Cell tower on Quail John Road to grow by fifteen feet
Quail John Road monopine, viewed from Godfrey Rd

From a few vantage points on Godfrey and Old Stone roads, a taller-than-average pine tree may be seen jutting above the treeline. This is a new “species” — a monopine (aka monopole tower disguised as a pine tree) — that is increasingly springing up around populated areas, or along interstates, where pine trees are endemic. It is a way for cell service providers to meet the ever-growing demand for coverage while avoiding the most obvious visual impacts of the standard cell towers and their crowns of antennas.
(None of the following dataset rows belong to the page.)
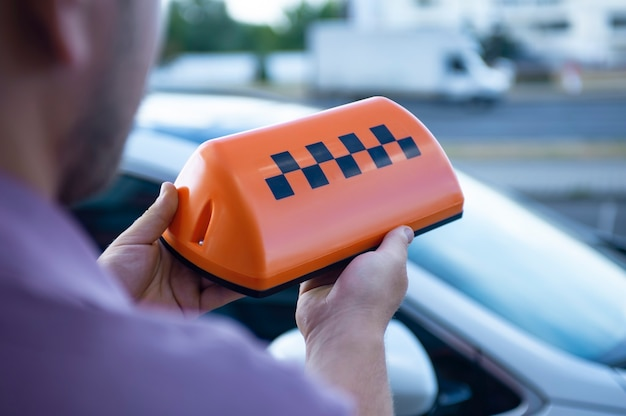 Pomarańczowy znak taksówki w rękach mężczyzny na tle samochodu.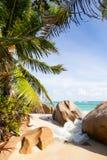 Breakwater at tropical beach Royalty Free Stock Photo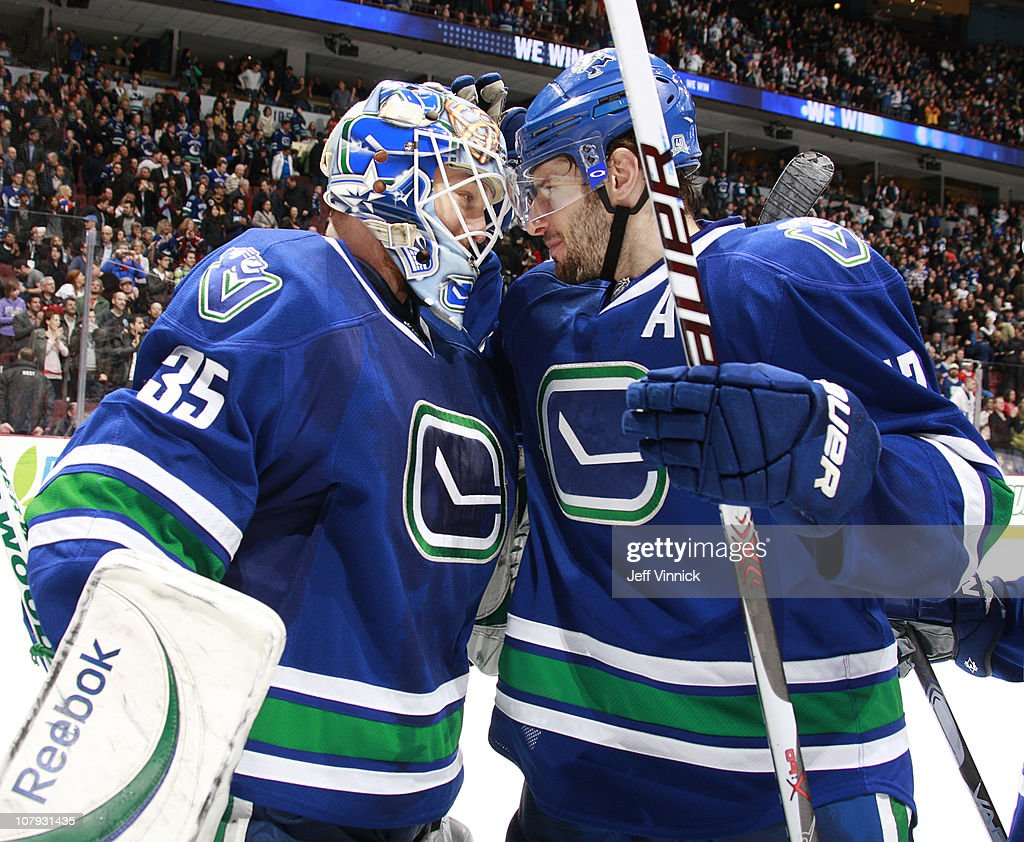 Cory Schneider #35 of the Vancouver Canucks is congratulated by teammate Ryan Kesler #17 after their 6-1 win over the Edmonton Oilers at Rogers Arena on January 7, 2011 in Vancouver, British Columbia, Canada.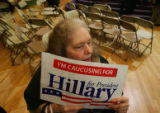 Hillary supporter Wendy Gibson holds a sign as she c aucuses at the State Historical Building in...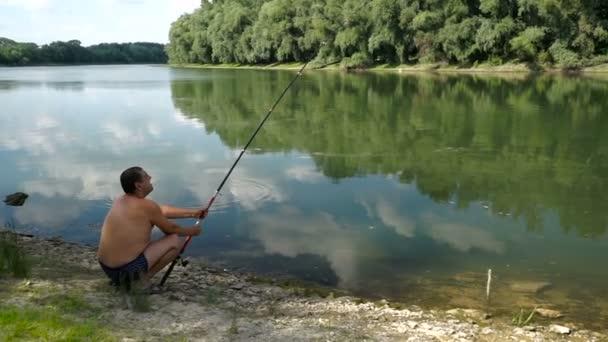 Horgászat a folyó. A halász a folyóparton Horgászbottal.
The monopine, viewed from Old Stone Rd`

The cell tower near Godfrey Road is the subject of an application by T-Mobile North LLC to bring their services to our area by adding onto an existing monopine that was constructed by a different company, American Tower. T-Mobile has submitted an application to the VT Public Utilities Commission (PUC) for the necessary certificate of public good (CPG) to add fifteen feet to the top of the monopine. This will carry six new antennas. Three antennas will be 8 ft high by 2 ft wide, three will be 6 ft 4 inches by 11 inches. This is essentially a similar dimension to the existing antennas.

Approximate location of the cell tower in question, near the I-91 corridor

They also propose to install six new reverse radio heads that will be placed behind the antennas and thus not visible. Reverse radio heads are part of the apparatus that runs cellular communication, and mounting them on the tower saves space on the ground. They are connected to equipment on the ground, the so-called base station, by a fiber optic cable.

Diagram of the monopine. The proposed height addition and new antennas are highlighted in turquoise.

The base stations for the new antennas will be built inside the existing compound at the base of the tower. No new soil disturbance or vegetation clearing will take place. T-Mobile will rent a 15 ft by 10 ft space from the tower owners, where they will build three equipment cabinets. These will house signal transceivers, a router, rectifiers to provide direct current, and a backup power source.

The 15’ by 10’ “base station” in red, will not extend outside of the existing tower compound.`

The Telecommunications Act of 1996 states that towns may not “effectively prohibit” wireless service by excluding towers through regulations that govern land use, for instance municipal zoning bylaws. However, the application process for installing or adding to a tower does allow for public input. Tower applications have even, on rare occasion, been successfully denied, but the legal process is long and costly. In the case of the Quail John tower, the abutting neighbors, the Town Clerk, and the Selectboard all received the Advance Notice “in support of a proposed modification to a wireless Telecommunications facility at 1112 Quail John Road” in May of this year.

The law allows that a public meeting with the applicant may be held “within the 60-day period before filing an application for a certificate of public good” so that public concerns may be aired. In a communication on September 22nd, T-Mobile noted that “while there were comments from the VT Agency of Natural Resources (concerning a deer wintering area), no other party which received an advanced notice of the project raised any concerns or objections to the project during the sixty day advanced notice timeframe.”

While disguising cell towers as trees seems like a clever idea, there is a drawback. Those fake pine needles are plastic, and plastic degrades and becomes brittle in sunlight.

Fallen foliage: a monopine on I-89 in New Hampshire that has shed most of its plastic needles and branches into the environment

A publication by the Environmental Health Trust described an area under a monopine that was covered in “an enormous debris field comprised of many pounds of fallen PVC plastic faux pine branches.”  A legal brief in a court case in the Lake Tahoe region also noted the “massive quantities of faux PVC branches and PVC pine needles that will adorn Verizon’s metallurgical monstrosity… just waiting to break off of the monopine in the next major windstorm or snowstorm, and thereafter, fly down into a widely-dispersed debris field below the tower.”  It doesn’t stop with a debris field; plastic continues to degrade into microplastic, minute particles that are washed into streams, rivers, and eventually the ocean. Microplastic is also ingested by small creatures and incorporated into the food chain.

However, unless the Town wishes to challenge the plastic-clad addition to the Quail John tower by a legal maneuver — intervening in a hearing before the PUC — the fifteen-foot growth spurt is a done deal.